Table 1. Performance Comparison Between the conventional SMC and the proposed approach for the WECS overtime period.

Performance	CSMC Technique	PSMC Technique
Set-point tracking %	80	99
Error %	0.31	0.15
Response time Vdc (ms)	32	22
Overshoot of Vdc %	0.096	0.05
Variation band of Qr (KVAR)	25	15
Power efficiency (Pr/Pmec) %	99.60	99.75
Power Factor	1	1
THD of injected current (%)	3.06	1.25

. It can be seen from this table that the proposed PSMC technique provides a great performance, which is especially included in the significant reduction in the chattering, good setpoint tracking, small response time, and high quality of the injected current.

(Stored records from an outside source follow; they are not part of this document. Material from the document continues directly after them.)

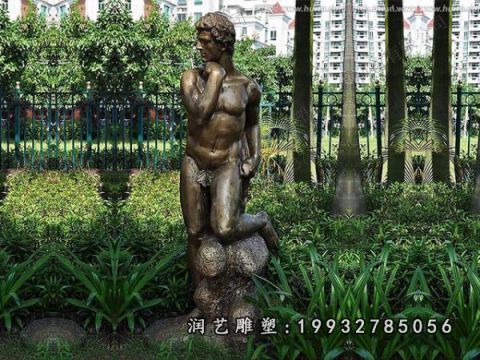 草坪西方人物铜雕
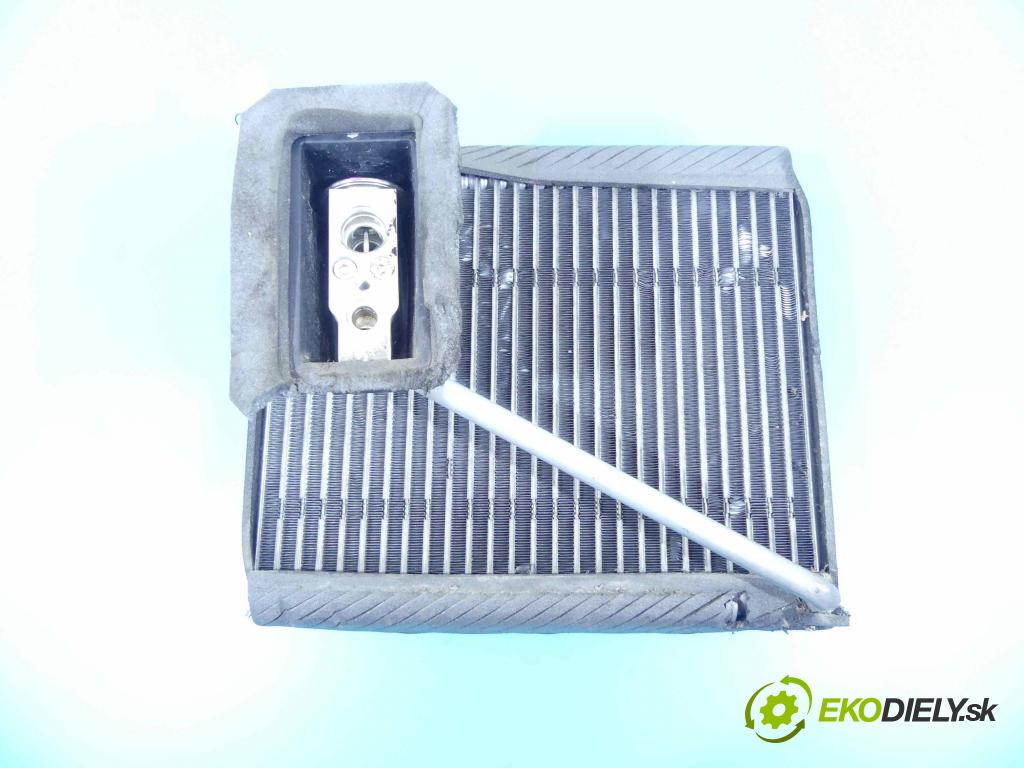 Mitsubishi ASX 2010-2016 1.8 DiD: 150 HP manual 110 kW 1798 cm3 5- radiator  (Radiátory kúrenia)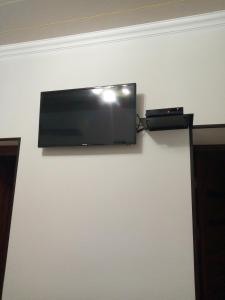 撒马尔罕Guest House Safina-S&D的挂在墙上的平面电视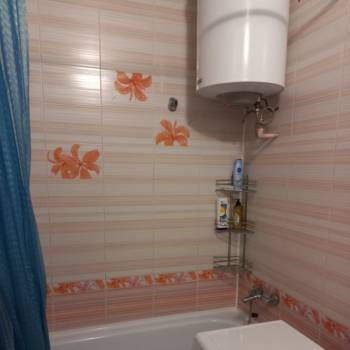 Продается 1-комнатная квартира, 38 м²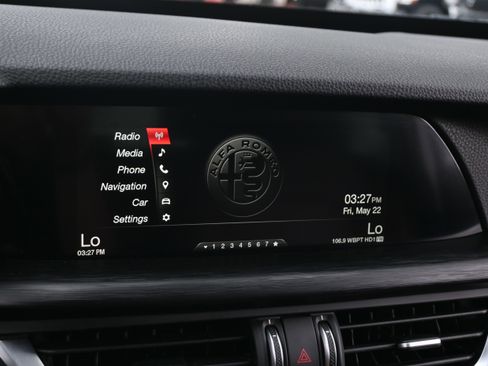 Used 2018 Alfa Romeo Stelvio AWD image 19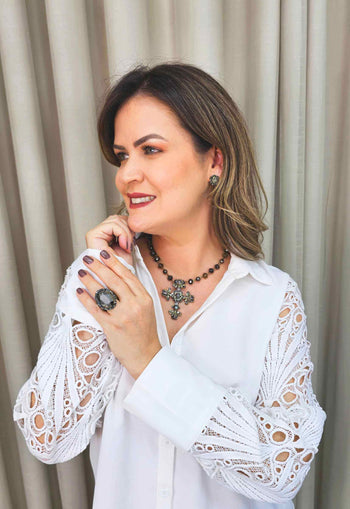 Colar Madeline ouro velho de crucifixo com pedras hematite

A comparison of the results between the developed control and other recent studies is shown in

Table 2. Performance comparisons.

Publication	Technic methods	Efficiency	Error	Overshot	Cosφ	Robustness
[34]	PI neural controller	93.5	0.15%	0%	0.997	Moderate-high
	PI Fuzzy controller	93.99	0.14%	0%	0.974	Moderate-high
[28]	DTC-classical	92.13	0.32%	5%	0.983	Moderate-high
	DTC-GA-based PI	92.07	0.12%	1%	0.978	Moderate-high
[36]	SMC	91.14%	0.3%	-	-	Medium
[37]	Integral SMC	92.45%	0.2%	-	-	High
[38]	Fractionalorder SMC	98.6%	0.3%	-	-	High
Proposal technique	PSMC	98.99	0.12%	0%	0.995	High

. Although the error is minimized compared to [36,37], the biggest advantage of this control is the significant efficiency, and the overshoot was reduced compared to [28]. Comparing the cosφ of this study with [34] and [38], it is remarkable that the cosφ was increased in a very significant way for the controls proposed.

5. Conclusions

This work provided a robust sliding mode control based on a unique smooth continuous function approach to cope with the chattering problem associated with the conventional sliding mode control (CSMC). The control approach is applied to a variable wind speed based on a permanent magnet synchronous generator. Moreover, the finest MPPT control approach combined with a pitch angle control was carried out to limit the power extraction above the rated wind speed and to insure wind turbine safety. The performance of the proposed PSMC was validated using a simulation test under varied wind speeds in the MATLAB/Simulink environment. The simulation data and the comparative analysis demonstrated that the recommended control is suitable for a wind power conversion system based on the PMSG variable speed.